Records contained in a dataset

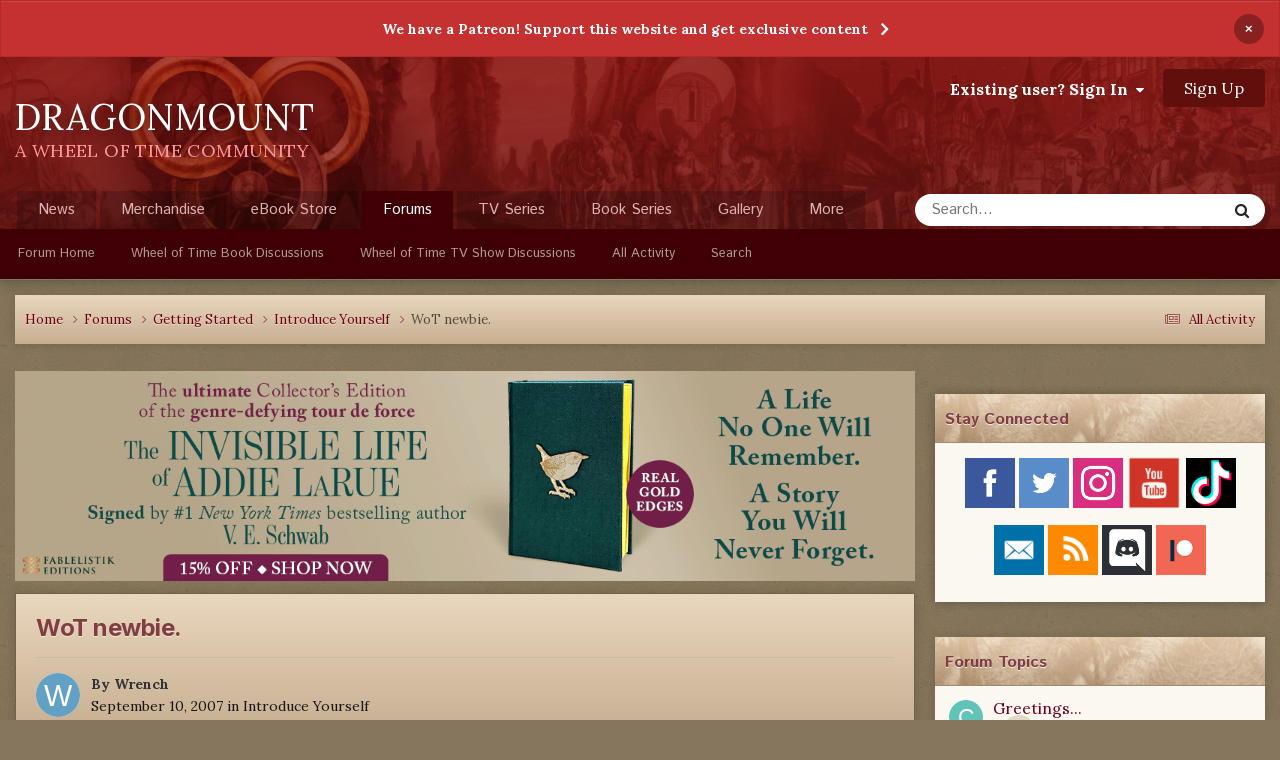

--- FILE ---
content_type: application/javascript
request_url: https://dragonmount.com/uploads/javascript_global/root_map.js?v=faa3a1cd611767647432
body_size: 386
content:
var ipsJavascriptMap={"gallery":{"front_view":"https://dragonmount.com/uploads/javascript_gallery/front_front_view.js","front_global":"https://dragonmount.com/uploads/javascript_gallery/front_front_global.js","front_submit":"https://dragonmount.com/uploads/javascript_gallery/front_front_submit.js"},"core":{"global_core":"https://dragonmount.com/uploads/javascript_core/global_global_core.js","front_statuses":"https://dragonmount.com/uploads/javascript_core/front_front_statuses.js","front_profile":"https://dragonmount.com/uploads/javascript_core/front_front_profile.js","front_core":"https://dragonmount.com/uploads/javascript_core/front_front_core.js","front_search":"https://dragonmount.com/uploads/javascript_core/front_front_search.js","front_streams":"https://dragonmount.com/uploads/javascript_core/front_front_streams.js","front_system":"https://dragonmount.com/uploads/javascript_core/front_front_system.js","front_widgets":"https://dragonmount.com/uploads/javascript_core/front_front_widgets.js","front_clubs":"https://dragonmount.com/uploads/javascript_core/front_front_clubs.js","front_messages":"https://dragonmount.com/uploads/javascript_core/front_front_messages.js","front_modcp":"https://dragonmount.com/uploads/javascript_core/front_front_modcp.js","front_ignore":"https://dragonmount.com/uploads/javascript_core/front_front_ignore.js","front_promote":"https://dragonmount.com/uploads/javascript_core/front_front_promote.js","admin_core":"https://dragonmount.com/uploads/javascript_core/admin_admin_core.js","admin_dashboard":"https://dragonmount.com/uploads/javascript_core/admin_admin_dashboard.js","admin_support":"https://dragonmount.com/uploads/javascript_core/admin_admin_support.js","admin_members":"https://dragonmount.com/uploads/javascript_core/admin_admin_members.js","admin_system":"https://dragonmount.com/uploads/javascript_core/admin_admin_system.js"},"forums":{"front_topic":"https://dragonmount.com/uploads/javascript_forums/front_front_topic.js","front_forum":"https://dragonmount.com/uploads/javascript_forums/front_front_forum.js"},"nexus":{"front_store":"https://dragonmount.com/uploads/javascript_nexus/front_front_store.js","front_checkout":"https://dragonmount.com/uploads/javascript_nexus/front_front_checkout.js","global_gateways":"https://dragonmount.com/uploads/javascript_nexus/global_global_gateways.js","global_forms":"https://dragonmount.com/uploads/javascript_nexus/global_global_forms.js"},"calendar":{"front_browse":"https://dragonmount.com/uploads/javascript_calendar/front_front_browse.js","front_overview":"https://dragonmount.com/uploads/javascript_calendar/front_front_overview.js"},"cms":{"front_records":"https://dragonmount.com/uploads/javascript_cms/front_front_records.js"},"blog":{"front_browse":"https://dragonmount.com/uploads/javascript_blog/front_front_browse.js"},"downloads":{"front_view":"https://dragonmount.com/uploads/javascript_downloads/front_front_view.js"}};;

# [Problem to work on]
Every entry above should be duplicated exactly. Do not include the images.

# [Your response]
--- FILE ---
content_type: application/javascript
request_url: https://dragonmount.com/uploads/javascript_global/root_map.js?v=faa3a1cd611767647432
body_size: 386
content:
var ipsJavascriptMap={"gallery":{"front_view":"https://dragonmount.com/uploads/javascript_gallery/front_front_view.js","front_global":"https://dragonmount.com/uploads/javascript_gallery/front_front_global.js","front_submit":"https://dragonmount.com/uploads/javascript_gallery/front_front_submit.js"},"core":{"global_core":"https://dragonmount.com/uploads/javascript_core/global_global_core.js","front_statuses":"https://dragonmount.com/uploads/javascript_core/front_front_statuses.js","front_profile":"https://dragonmount.com/uploads/javascript_core/front_front_profile.js","front_core":"https://dragonmount.com/uploads/javascript_core/front_front_core.js","front_search":"https://dragonmount.com/uploads/javascript_core/front_front_search.js","front_streams":"https://dragonmount.com/uploads/javascript_core/front_front_streams.js","front_system":"https://dragonmount.com/uploads/javascript_core/front_front_system.js","front_widgets":"https://dragonmount.com/uploads/javascript_core/front_front_widgets.js","front_clubs":"https://dragonmount.com/uploads/javascript_core/front_front_clubs.js","front_messages":"https://dragonmount.com/uploads/javascript_core/front_front_messages.js","front_modcp":"https://dragonmount.com/uploads/javascript_core/front_front_modcp.js","front_ignore":"https://dragonmount.com/uploads/javascript_core/front_front_ignore.js","front_promote":"https://dragonmount.com/uploads/javascript_core/front_front_promote.js","admin_core":"https://dragonmount.com/uploads/javascript_core/admin_admin_core.js","admin_dashboard":"https://dragonmount.com/uploads/javascript_core/admin_admin_dashboard.js","admin_support":"https://dragonmount.com/uploads/javascript_core/admin_admin_support.js","admin_members":"https://dragonmount.com/uploads/javascript_core/admin_admin_members.js","admin_system":"https://dragonmount.com/uploads/javascript_core/admin_admin_system.js"},"forums":{"front_topic":"https://dragonmount.com/uploads/javascript_forums/front_front_topic.js","front_forum":"https://dragonmount.com/uploads/javascript_forums/front_front_forum.js"},"nexus":{"front_store":"https://dragonmount.com/uploads/javascript_nexus/front_front_store.js","front_checkout":"https://dragonmount.com/uploads/javascript_nexus/front_front_checkout.js","global_gateways":"https://dragonmount.com/uploads/javascript_nexus/global_global_gateways.js","global_forms":"https://dragonmount.com/uploads/javascript_nexus/global_global_forms.js"},"calendar":{"front_browse":"https://dragonmount.com/uploads/javascript_calendar/front_front_browse.js","front_overview":"https://dragonmount.com/uploads/javascript_calendar/front_front_overview.js"},"cms":{"front_records":"https://dragonmount.com/uploads/javascript_cms/front_front_records.js"},"blog":{"front_browse":"https://dragonmount.com/uploads/javascript_blog/front_front_browse.js"},"downloads":{"front_view":"https://dragonmount.com/uploads/javascript_downloads/front_front_view.js"}};;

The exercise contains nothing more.